Excerpts of spatial question data
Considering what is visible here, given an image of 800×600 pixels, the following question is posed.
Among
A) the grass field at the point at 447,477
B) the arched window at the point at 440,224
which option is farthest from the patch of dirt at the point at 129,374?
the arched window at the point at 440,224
---
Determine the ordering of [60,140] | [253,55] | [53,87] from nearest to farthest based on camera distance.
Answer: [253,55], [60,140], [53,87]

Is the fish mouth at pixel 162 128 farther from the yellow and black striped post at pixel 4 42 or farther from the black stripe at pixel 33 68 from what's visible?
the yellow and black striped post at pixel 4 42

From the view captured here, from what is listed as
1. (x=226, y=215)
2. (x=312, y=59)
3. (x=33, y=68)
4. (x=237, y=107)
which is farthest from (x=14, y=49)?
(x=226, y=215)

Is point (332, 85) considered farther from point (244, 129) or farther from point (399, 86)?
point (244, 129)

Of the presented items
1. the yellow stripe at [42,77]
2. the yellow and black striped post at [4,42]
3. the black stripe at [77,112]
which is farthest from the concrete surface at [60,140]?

**STATED GOAL:**
Revise the listing, starting at the line that has "Of the presented items" and stopping after the line that has "which is farthest from the", so that "concrete surface" becomes "cement surface" and everything else stays the same. Give only those lines.

**FULL RESPONSE:**
Of the presented items
1. the yellow stripe at [42,77]
2. the yellow and black striped post at [4,42]
3. the black stripe at [77,112]
which is farthest from the cement surface at [60,140]?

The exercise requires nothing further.